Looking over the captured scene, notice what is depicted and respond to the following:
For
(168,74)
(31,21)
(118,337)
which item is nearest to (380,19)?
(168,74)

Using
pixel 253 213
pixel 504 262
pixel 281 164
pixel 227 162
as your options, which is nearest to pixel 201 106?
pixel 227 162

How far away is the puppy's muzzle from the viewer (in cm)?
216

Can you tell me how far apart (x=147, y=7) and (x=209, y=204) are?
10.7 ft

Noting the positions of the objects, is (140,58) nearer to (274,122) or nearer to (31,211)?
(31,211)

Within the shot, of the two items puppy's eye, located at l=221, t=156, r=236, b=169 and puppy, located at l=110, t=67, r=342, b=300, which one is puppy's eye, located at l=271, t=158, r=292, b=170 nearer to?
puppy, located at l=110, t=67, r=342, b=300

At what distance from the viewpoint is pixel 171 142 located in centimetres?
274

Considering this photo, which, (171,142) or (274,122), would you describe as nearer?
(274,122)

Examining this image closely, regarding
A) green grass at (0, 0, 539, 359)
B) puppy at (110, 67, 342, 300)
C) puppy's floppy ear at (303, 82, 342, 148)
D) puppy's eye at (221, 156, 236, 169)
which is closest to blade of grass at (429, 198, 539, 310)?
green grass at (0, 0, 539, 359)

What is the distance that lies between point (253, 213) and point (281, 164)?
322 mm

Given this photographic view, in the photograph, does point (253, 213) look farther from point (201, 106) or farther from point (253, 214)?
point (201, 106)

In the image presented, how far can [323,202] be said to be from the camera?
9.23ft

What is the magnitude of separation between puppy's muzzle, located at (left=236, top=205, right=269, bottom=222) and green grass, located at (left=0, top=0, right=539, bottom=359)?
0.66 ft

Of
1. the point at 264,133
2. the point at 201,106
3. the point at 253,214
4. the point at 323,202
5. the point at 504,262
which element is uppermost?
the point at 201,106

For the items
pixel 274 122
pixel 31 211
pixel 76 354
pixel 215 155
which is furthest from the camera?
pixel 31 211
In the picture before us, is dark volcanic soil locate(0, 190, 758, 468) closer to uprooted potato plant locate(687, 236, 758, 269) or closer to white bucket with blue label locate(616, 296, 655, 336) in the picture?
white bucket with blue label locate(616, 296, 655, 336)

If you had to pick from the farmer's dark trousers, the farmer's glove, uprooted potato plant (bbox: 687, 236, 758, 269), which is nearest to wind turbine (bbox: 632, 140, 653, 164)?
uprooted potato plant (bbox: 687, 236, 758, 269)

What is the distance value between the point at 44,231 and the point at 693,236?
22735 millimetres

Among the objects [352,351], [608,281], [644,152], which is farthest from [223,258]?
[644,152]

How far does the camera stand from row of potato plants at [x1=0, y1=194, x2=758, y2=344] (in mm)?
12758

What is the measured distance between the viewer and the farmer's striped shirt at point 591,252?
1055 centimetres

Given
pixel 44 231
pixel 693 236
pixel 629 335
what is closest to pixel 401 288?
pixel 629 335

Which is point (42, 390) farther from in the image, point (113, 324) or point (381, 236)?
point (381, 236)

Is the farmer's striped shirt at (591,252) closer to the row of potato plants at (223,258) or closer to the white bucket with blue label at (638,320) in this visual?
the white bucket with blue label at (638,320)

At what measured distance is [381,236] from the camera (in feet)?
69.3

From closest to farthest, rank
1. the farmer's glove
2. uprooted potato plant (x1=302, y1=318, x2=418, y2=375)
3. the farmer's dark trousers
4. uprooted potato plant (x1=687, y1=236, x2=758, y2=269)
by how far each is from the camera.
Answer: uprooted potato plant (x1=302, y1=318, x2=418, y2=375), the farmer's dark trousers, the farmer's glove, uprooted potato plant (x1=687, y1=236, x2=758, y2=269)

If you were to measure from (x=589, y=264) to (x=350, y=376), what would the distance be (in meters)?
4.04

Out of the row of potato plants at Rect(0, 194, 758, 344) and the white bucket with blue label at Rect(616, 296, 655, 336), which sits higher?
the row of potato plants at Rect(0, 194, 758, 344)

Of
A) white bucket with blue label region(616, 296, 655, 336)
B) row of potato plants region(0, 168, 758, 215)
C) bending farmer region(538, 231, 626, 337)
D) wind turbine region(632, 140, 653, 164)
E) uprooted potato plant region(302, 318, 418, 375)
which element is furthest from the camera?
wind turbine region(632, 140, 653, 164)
* * *
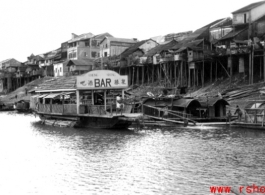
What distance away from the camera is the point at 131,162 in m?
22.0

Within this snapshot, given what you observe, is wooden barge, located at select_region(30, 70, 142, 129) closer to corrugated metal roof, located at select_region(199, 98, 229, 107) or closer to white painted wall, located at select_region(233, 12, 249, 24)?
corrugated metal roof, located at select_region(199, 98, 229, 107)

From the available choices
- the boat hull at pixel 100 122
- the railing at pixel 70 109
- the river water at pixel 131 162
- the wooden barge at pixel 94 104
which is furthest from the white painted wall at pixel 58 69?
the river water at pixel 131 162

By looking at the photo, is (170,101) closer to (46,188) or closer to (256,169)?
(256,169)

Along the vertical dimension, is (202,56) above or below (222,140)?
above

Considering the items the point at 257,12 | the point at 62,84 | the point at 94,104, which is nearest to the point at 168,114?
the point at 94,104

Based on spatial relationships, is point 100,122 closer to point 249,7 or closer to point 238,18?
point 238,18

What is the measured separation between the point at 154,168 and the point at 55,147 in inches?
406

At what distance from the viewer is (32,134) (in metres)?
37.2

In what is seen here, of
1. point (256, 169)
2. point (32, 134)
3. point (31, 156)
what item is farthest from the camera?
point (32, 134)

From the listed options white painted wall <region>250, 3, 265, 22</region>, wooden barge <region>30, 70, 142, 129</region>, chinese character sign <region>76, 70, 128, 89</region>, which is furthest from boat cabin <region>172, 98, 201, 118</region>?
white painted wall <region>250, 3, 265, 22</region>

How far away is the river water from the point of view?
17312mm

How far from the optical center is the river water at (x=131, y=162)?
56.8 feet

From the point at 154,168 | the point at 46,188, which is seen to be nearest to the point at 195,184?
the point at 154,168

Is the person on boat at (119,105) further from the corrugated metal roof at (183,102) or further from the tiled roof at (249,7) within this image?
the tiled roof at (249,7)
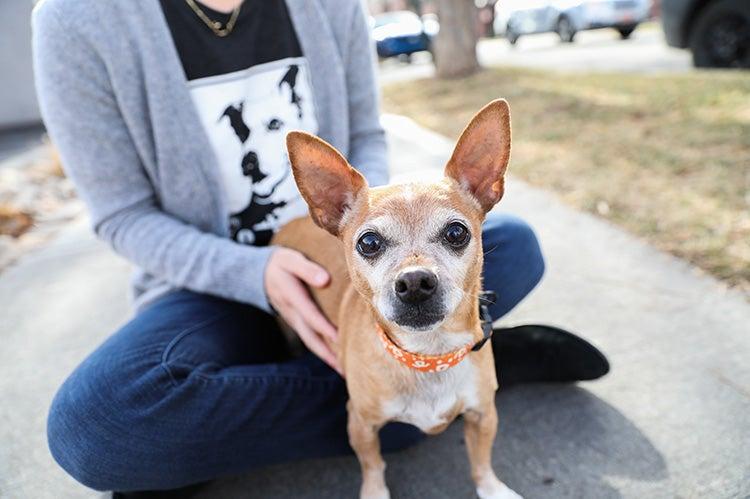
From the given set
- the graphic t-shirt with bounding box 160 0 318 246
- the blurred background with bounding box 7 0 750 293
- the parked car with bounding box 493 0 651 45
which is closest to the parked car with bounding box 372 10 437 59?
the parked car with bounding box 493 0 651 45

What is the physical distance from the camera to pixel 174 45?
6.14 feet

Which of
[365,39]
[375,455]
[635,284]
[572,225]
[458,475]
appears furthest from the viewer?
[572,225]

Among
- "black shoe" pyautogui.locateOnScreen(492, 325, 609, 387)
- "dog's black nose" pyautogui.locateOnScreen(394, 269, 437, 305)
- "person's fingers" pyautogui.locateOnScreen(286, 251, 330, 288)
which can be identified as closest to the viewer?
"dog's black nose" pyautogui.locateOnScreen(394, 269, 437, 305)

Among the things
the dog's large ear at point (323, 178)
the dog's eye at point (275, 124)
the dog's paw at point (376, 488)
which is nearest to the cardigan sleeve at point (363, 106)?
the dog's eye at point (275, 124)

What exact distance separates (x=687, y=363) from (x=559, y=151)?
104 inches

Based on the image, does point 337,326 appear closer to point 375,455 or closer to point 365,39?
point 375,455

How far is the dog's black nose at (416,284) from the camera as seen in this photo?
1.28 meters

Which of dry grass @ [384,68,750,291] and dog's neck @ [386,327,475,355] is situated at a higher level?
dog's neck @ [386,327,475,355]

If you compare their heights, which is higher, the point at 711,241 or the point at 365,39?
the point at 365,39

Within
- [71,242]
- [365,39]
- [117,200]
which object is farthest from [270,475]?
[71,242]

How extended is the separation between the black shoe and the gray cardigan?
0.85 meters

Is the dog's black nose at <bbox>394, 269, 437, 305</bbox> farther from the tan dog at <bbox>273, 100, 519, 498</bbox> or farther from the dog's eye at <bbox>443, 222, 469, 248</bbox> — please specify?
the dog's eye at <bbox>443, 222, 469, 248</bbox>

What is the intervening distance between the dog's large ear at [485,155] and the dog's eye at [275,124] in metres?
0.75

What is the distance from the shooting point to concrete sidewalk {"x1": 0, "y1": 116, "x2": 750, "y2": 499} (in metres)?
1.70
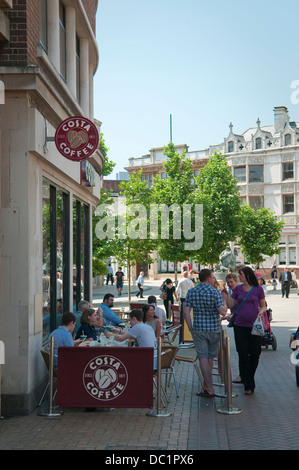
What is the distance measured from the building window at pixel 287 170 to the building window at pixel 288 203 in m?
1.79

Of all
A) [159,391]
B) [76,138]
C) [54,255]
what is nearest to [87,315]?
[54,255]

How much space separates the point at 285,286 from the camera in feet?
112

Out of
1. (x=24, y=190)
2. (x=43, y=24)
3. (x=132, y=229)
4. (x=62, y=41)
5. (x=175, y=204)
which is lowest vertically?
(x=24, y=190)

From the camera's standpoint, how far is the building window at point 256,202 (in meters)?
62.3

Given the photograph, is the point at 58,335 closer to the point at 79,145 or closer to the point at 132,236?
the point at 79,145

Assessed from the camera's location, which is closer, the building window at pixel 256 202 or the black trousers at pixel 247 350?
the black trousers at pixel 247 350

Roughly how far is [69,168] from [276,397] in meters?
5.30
==
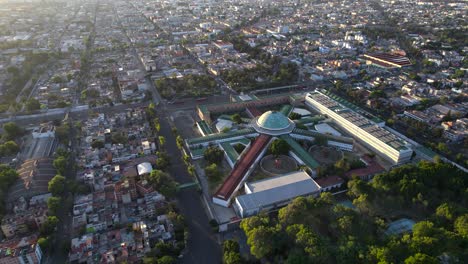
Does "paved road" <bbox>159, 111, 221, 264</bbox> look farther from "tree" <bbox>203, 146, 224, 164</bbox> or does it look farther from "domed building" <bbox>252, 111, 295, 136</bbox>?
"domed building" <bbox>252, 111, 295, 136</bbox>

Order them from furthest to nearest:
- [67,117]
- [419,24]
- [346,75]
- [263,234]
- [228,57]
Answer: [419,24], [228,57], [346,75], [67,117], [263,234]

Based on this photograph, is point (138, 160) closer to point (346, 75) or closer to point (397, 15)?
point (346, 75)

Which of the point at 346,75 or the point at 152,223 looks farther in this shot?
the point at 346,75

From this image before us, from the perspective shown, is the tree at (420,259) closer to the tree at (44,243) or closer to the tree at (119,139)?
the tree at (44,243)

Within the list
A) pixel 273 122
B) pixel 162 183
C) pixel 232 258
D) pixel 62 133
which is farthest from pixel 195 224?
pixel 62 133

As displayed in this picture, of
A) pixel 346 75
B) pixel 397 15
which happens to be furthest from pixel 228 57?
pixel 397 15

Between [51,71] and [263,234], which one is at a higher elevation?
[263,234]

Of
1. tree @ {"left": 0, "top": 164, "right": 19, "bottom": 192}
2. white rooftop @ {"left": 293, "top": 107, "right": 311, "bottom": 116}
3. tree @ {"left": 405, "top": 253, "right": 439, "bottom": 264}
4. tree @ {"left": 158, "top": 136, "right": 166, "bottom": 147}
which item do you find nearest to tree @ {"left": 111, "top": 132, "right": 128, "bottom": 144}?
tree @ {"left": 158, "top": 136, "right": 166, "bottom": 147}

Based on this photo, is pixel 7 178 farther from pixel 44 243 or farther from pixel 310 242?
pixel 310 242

▶ _Short problem_: Count the lines in the records above that contain the string "blue", treating uppercase and lowercase letters as distinct. Reply with the number alone.

▶ _Reply_: 6